Since 1932, Thailand has seen over 19 coups and control now sits in Thailand’s military powers. With the Thai king not well enough to lead his country, anything could happen over the next 12 months – especially if he passes away.

This characteristic of Thailand’s politics should not be of concern to tourists in most areas as the government has a strong investment in the protection of foreigners and the tourism sector.

44. Nepalese Earth Quake

In April and May of 2015, two terrible earthquakes shook the mountainous country of Nepal. Tragically over 9,000 people lost their lives and over 27,000 people were injured.

Check out Doran Graham’s experiences during the 2015 Nepal earthquakes.

This is a devastating blow to Nepal and their people. Aid from both the Nepalese Army and the Indian Army has stretched across Nepal. UNESCO has been focused on restoring World Heritage Sites.

45. Post Communist Cambodia

Lost of people don’t know the history of Cambodia. Most travelling through this beautiful country will head to Phnom Phen – the capital city. It’s here you’ll find a tourist attraction that will surely bring a tear to your cheek – The Killing Fields.

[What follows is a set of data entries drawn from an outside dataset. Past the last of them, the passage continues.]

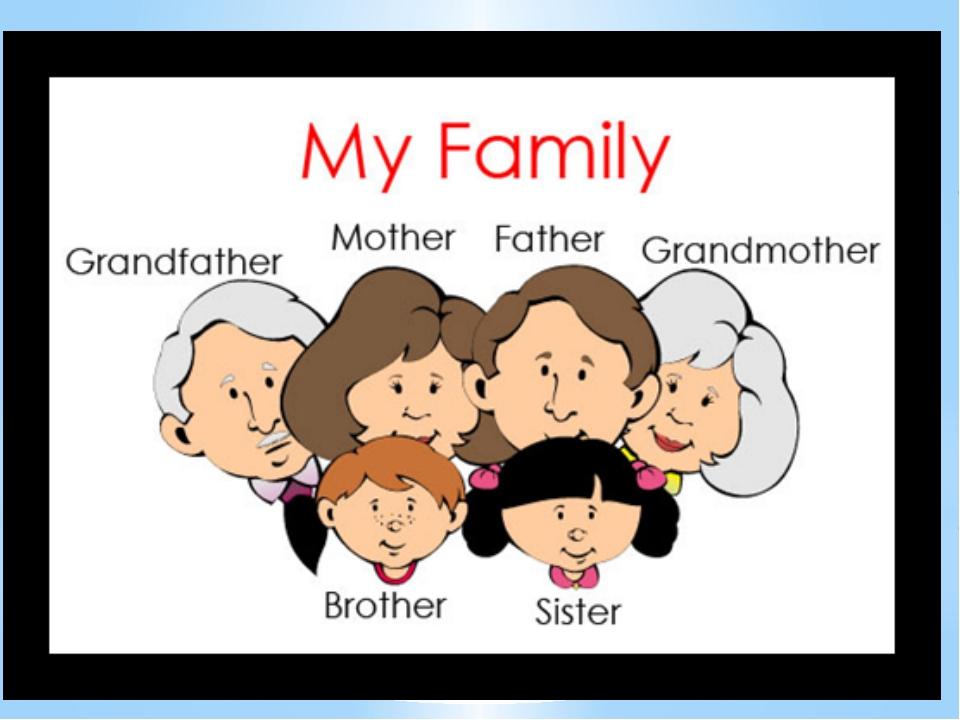 Английская семья картинка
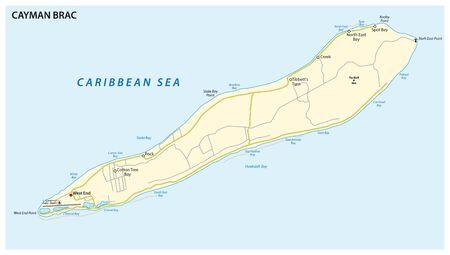 Map of Cayman Brac, an island in the Cayman Islands, UK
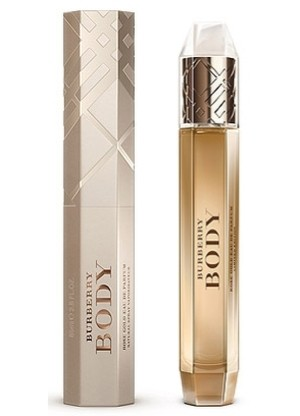 ORI Burberry Body Rose Gold Burberry for women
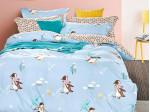 Комплект постельного белья Asabella 1132-4XS (размер 1,5-спальный)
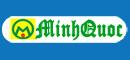 Minh Quoc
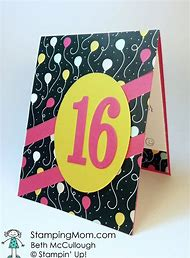 best sweet 16 birthday ideas and images on bing find what you ll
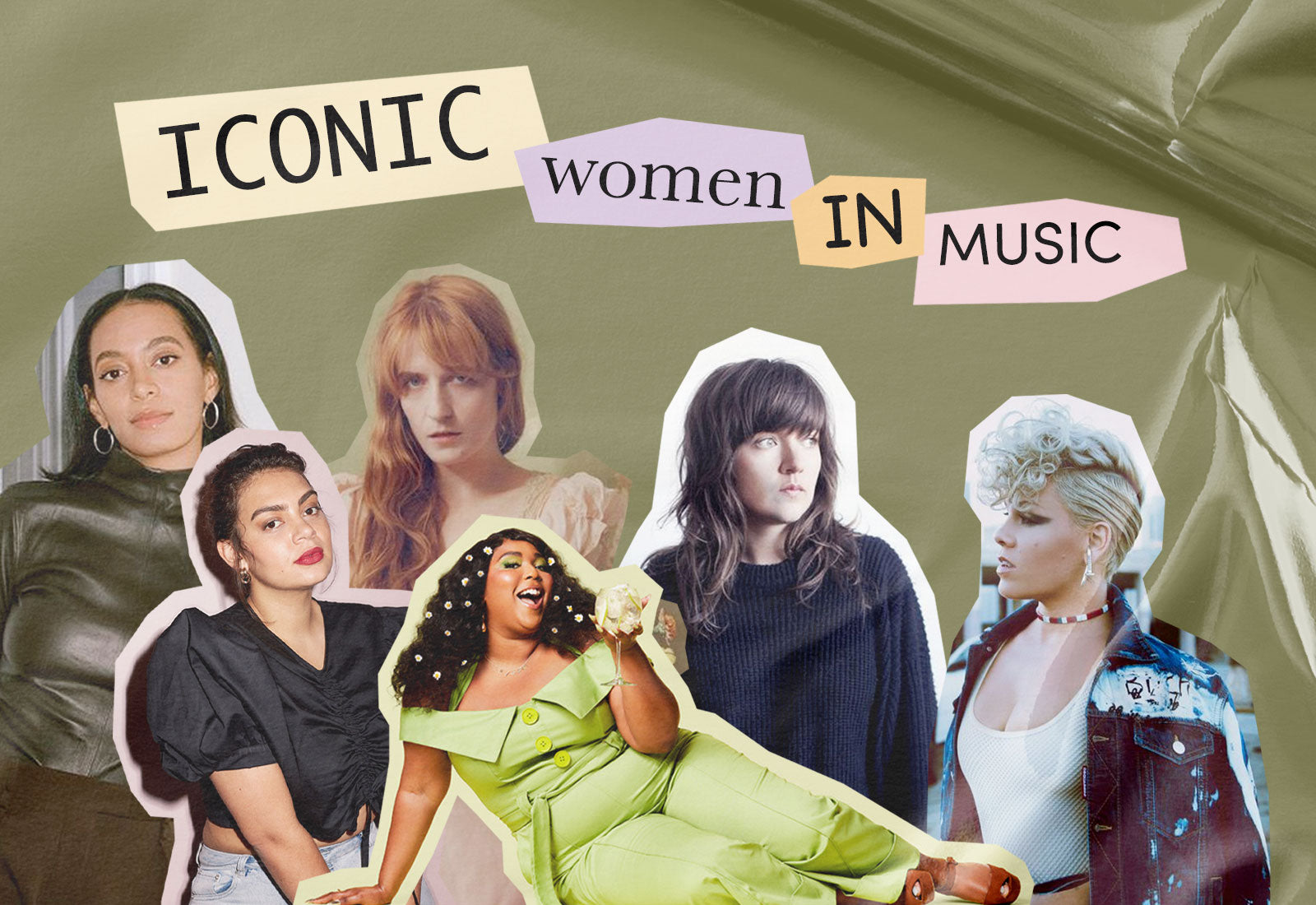 Iconic Women In Music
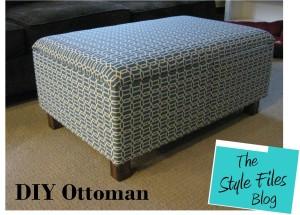 DIY Ottoman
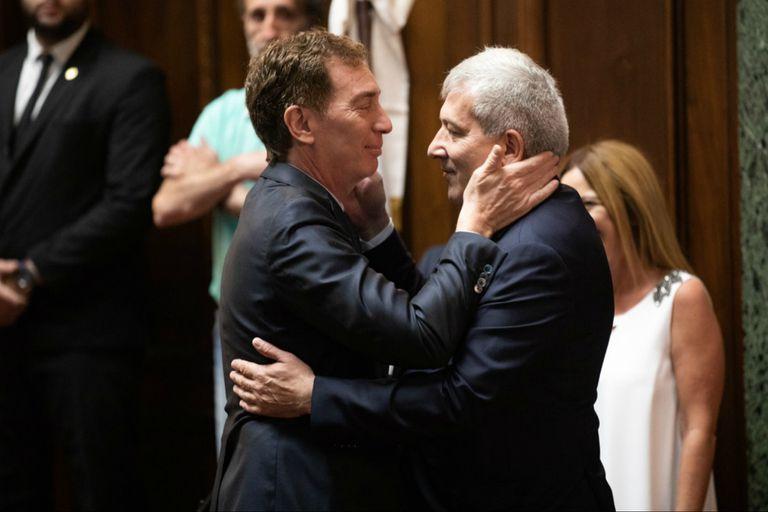 Juraron los legisladores porteños electos del Frente de Todos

I wont go into detail about the killing fields, as it’s something that must be experienced for yourself, but lets talk about what caused it and one thing that still blows my mind about Cambodia.

Cambodia’s monument to the lives lost at the Killing Fields – Phnom Phen

The Khmer Rouge (Red Khmers) was a communist political party that arose in Cambodia in the late 1970s. After a brief rise in popularity, the leaders of the Khmer Rouge incited a full militarised take over of Phnom Phen by the working class with leader Pol Pot at the head of the charge. In the years after the brutal invasion on Phnom Phen, the intellectual class including most doctors, engineers and scientists were jailed, tortured and slaughtered. This accounted to roughly 2,000,000 lives and almost one-quarter of the population of Cambodia at the time.

This event in Cambodia’s history shattered the entire country and they are just trying to emerge from the ruins in the last decade or so. One of the strangest things about this, aside from the resulting corruption, is the idea that many of the people who were instruments in the mass executions and the coup itself are still walking the streets of Phnom Phen today. After the fall of the short-lived Khmer Rouge, many went into hiding after the Vietnam Army swept through Cambodia to eliminated Pol Pot and the Khmer Rouge. From abandoned towns and buildings, to the lack of upper-class intellectuals, the after effects of the Khmer Rouge can be seen through-out the country.

46. 70% of your money leaves Thailand

According to the Thai Institute for Development and Administration, roughly 70% of all money spent in South East Asia by tourists ends up leaving to foreign investment. This is described as leakage and is one of the sad truths about the current tourism industries. It is important to remember that when travelling through this part of the world, your money is best spent in the local independent businesses.

47. Watering one gold course uses as much water as needed by 60,000 each year

It’s no secret that the tourism industry in South East Asia is not doing any good for a big ol’ planet. According to UK site Tourism Concern, the water used to water one golf course is most than the uses of 60,000 rural villages in a year.

One of the many Full Moon parties in South East Asia.

48. Full Moon Parties create 11 tonnes of rubbish

Another study by TC shows that each of Thailand’s infamous Full Moon Parties creates at least 11 tonnes of rubbish each MONTH. Only until 2011 did the Thai government implement trash cans on the beach and around the bars, though this does not stop a lot of that rubbish from just flowing into the ocean.

49. Human Trafficking

A 2012 study has found that in South Asia and the Pacific, minors account for at least 40% of all victims of human trafficking. At least 1/3rd of all customers of this horrible trade were reported as being ‘forgien’.

50. What have I missed?

It’s definitely true that I have missed something. If you think there’s anything notable to should be included in this post, leave a comment below.

It’s important to remember the effects that we have on a country as tourists.